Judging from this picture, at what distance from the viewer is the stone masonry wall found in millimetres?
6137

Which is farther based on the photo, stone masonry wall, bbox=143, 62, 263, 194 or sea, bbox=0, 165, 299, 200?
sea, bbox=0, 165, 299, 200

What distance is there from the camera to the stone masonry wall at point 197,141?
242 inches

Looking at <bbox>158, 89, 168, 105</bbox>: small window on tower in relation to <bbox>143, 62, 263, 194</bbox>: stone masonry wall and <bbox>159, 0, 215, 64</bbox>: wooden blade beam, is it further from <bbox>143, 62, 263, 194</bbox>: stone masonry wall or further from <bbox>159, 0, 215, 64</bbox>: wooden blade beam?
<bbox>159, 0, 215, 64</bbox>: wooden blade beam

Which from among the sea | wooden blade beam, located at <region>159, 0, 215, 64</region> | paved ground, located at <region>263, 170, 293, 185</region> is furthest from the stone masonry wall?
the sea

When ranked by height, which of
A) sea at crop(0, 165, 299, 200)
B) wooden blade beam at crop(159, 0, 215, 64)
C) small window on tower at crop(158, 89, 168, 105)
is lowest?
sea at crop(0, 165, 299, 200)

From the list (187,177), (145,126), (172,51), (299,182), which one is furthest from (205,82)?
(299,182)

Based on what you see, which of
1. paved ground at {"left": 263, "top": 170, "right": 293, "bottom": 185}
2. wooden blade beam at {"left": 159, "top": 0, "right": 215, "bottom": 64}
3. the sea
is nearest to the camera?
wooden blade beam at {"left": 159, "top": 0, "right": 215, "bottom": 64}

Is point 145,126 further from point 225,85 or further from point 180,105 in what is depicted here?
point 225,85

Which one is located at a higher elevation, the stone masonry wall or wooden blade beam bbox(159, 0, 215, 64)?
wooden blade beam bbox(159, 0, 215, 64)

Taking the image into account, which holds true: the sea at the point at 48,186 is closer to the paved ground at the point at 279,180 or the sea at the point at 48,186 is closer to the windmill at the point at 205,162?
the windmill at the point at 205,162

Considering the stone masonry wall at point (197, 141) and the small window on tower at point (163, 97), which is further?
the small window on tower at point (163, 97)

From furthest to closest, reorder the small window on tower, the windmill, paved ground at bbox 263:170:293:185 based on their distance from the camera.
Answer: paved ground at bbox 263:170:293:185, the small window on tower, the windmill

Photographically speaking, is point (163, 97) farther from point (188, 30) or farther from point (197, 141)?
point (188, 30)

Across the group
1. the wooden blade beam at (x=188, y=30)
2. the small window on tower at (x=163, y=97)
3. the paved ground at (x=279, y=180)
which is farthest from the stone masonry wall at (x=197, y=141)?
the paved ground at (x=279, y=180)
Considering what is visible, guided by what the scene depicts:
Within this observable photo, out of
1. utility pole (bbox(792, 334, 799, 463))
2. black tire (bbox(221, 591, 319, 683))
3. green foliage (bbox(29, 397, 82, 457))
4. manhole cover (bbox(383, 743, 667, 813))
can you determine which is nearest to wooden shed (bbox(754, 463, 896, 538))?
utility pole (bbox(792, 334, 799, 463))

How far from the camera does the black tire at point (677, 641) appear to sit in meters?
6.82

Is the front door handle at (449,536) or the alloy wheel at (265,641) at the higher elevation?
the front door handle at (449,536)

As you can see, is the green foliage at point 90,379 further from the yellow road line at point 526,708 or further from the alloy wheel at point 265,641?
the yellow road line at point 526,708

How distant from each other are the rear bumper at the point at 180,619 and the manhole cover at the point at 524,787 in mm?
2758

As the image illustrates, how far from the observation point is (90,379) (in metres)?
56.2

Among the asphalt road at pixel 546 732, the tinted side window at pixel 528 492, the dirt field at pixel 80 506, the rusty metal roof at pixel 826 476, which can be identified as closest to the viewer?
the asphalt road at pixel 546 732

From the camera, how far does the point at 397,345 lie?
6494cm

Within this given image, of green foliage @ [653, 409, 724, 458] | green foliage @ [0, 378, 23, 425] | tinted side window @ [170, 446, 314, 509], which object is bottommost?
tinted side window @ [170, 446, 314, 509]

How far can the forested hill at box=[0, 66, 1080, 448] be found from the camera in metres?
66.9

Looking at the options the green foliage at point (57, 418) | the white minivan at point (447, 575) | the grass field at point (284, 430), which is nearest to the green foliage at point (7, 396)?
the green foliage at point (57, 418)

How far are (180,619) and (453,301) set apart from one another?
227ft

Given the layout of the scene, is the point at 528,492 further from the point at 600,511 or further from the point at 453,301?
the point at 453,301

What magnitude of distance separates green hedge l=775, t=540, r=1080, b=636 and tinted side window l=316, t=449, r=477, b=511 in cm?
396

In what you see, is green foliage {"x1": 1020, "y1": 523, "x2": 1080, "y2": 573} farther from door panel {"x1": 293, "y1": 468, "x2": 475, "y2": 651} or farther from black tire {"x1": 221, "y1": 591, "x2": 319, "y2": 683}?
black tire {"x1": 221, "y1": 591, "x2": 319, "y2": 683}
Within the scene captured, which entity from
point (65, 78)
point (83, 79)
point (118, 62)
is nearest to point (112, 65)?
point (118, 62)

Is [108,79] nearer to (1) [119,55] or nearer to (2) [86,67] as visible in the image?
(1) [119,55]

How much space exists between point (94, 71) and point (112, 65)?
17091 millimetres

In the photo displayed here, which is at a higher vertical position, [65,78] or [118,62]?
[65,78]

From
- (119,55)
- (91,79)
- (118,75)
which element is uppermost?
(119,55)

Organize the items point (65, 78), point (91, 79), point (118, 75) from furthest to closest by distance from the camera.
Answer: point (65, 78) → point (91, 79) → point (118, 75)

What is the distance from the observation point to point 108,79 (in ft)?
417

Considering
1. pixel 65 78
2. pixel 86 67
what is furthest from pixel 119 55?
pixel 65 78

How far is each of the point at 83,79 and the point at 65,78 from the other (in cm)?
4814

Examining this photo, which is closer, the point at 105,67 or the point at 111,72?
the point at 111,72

§ §

_Short problem_: Lay out every line of the material above as a numbered list, leaving out the blank lines.

_Response for this exercise_:
1. Judging from this picture, at what distance from the viewer is the stone masonry wall found in millimetres?
2. 6137
3. Which is farther based on the photo, stone masonry wall, bbox=143, 62, 263, 194 or sea, bbox=0, 165, 299, 200?
4. sea, bbox=0, 165, 299, 200
5. What distance is there from the camera to the stone masonry wall at point 197,141?
6. 242 inches
7. Looking at <bbox>158, 89, 168, 105</bbox>: small window on tower in relation to <bbox>143, 62, 263, 194</bbox>: stone masonry wall and <bbox>159, 0, 215, 64</bbox>: wooden blade beam, is it further from <bbox>143, 62, 263, 194</bbox>: stone masonry wall or further from <bbox>159, 0, 215, 64</bbox>: wooden blade beam?
8. <bbox>159, 0, 215, 64</bbox>: wooden blade beam
9. Which from among the sea | wooden blade beam, located at <region>159, 0, 215, 64</region> | paved ground, located at <region>263, 170, 293, 185</region> is furthest from the stone masonry wall?
10. the sea
11. When ranked by height, which of
12. A) sea at crop(0, 165, 299, 200)
13. B) wooden blade beam at crop(159, 0, 215, 64)
14. C) small window on tower at crop(158, 89, 168, 105)
15. is lowest?
16. sea at crop(0, 165, 299, 200)
17. From the list (187,177), (145,126), (172,51), (299,182), which one is furthest from (205,82)?
18. (299,182)
19. Based on what you see, which of
20. 1. paved ground at {"left": 263, "top": 170, "right": 293, "bottom": 185}
21. 2. wooden blade beam at {"left": 159, "top": 0, "right": 215, "bottom": 64}
22. 3. the sea
23. is nearest to the camera?
24. wooden blade beam at {"left": 159, "top": 0, "right": 215, "bottom": 64}
25. Is point 145,126 further from point 225,85 or further from point 180,105 in what is depicted here?
26. point 225,85
27. Which one is located at a higher elevation, the stone masonry wall or wooden blade beam bbox(159, 0, 215, 64)?
28. wooden blade beam bbox(159, 0, 215, 64)
29. Taking the image into account, which holds true: the sea at the point at 48,186 is closer to the paved ground at the point at 279,180 or the sea at the point at 48,186 is closer to the windmill at the point at 205,162?
30. the windmill at the point at 205,162
31. Considering the stone masonry wall at point (197, 141) and the small window on tower at point (163, 97), which is further?
32. the small window on tower at point (163, 97)
33. From furthest to closest, reorder the small window on tower, the windmill, paved ground at bbox 263:170:293:185 based on their distance from the camera.
34. Answer: paved ground at bbox 263:170:293:185, the small window on tower, the windmill
35. Photographically speaking, is point (163, 97) farther from point (188, 30) or farther from point (197, 141)?
36. point (188, 30)
37. Across the group
38. 1. the wooden blade beam at (x=188, y=30)
39. 2. the small window on tower at (x=163, y=97)
40. 3. the paved ground at (x=279, y=180)
41. which is farthest from the stone masonry wall at (x=197, y=141)?
42. the paved ground at (x=279, y=180)
43. Considering what is visible, guided by what the scene depicts:
44. Within this observable photo, out of
45. 1. utility pole (bbox(792, 334, 799, 463))
46. 2. black tire (bbox(221, 591, 319, 683))
47. 3. green foliage (bbox(29, 397, 82, 457))
48. 4. manhole cover (bbox(383, 743, 667, 813))
49. can you determine which is nearest to wooden shed (bbox(754, 463, 896, 538))?
50. utility pole (bbox(792, 334, 799, 463))
51. How far from the camera does the black tire at point (677, 641) appear to sit in meters?
52. 6.82
53. Is the front door handle at (449,536) or the alloy wheel at (265,641) at the higher elevation?
54. the front door handle at (449,536)
55. As you can see, is the green foliage at point 90,379 further from the yellow road line at point 526,708 or further from the alloy wheel at point 265,641?
56. the yellow road line at point 526,708
57. How distant from each other are the rear bumper at the point at 180,619 and the manhole cover at the point at 524,787 in mm?
58. 2758
59. As the image illustrates, how far from the observation point is (90,379) (in metres)?
60. 56.2
61. Among the asphalt road at pixel 546 732, the tinted side window at pixel 528 492, the dirt field at pixel 80 506, the rusty metal roof at pixel 826 476, which can be identified as closest to the viewer?
62. the asphalt road at pixel 546 732
63. From the camera, how far does the point at 397,345 lie?
64. 6494cm
65. Within this given image, of green foliage @ [653, 409, 724, 458] | green foliage @ [0, 378, 23, 425] | tinted side window @ [170, 446, 314, 509], which object is bottommost?
66. tinted side window @ [170, 446, 314, 509]
67. How far can the forested hill at box=[0, 66, 1080, 448] be found from the camera in metres?
68. 66.9
69. Looking at the options the green foliage at point (57, 418) | the white minivan at point (447, 575) | the grass field at point (284, 430), which is nearest to the green foliage at point (7, 396)?
70. the green foliage at point (57, 418)
71. How far are (180,619) and (453,301) set apart from one another?
72. 227ft
73. Given the layout of the scene, is the point at 528,492 further from the point at 600,511 or further from the point at 453,301?
74. the point at 453,301
75. What magnitude of distance separates green hedge l=775, t=540, r=1080, b=636 and tinted side window l=316, t=449, r=477, b=511 in cm?
76. 396
77. In what you see, is green foliage {"x1": 1020, "y1": 523, "x2": 1080, "y2": 573} farther from door panel {"x1": 293, "y1": 468, "x2": 475, "y2": 651} or farther from black tire {"x1": 221, "y1": 591, "x2": 319, "y2": 683}?
78. black tire {"x1": 221, "y1": 591, "x2": 319, "y2": 683}
79. Within the scene captured, which entity from
80. point (65, 78)
81. point (83, 79)
82. point (118, 62)
83. is nearest to point (112, 65)?
84. point (118, 62)
85. Is [108,79] nearer to (1) [119,55] or nearer to (2) [86,67] as visible in the image?
86. (1) [119,55]
87. How much space exists between point (94, 71) and point (112, 65)?
88. 17091 millimetres
89. In the photo displayed here, which is at a higher vertical position, [65,78] or [118,62]?
90. [65,78]
91. From
92. - (119,55)
93. - (91,79)
94. - (118,75)
95. which element is uppermost?
96. (119,55)
97. Organize the items point (65, 78), point (91, 79), point (118, 75) from furthest to closest by distance from the camera.
98. Answer: point (65, 78) → point (91, 79) → point (118, 75)
99. What is the distance from the observation point to point 108,79 (in ft)?
100. 417
101. Considering
102. 1. pixel 65 78
103. 2. pixel 86 67
104. what is furthest from pixel 119 55?
105. pixel 65 78
106. How far is each of the point at 83,79 and the point at 65,78 from the other (in cm)?
107. 4814
108. Examining this photo, which is closer, the point at 105,67 or the point at 111,72?
109. the point at 111,72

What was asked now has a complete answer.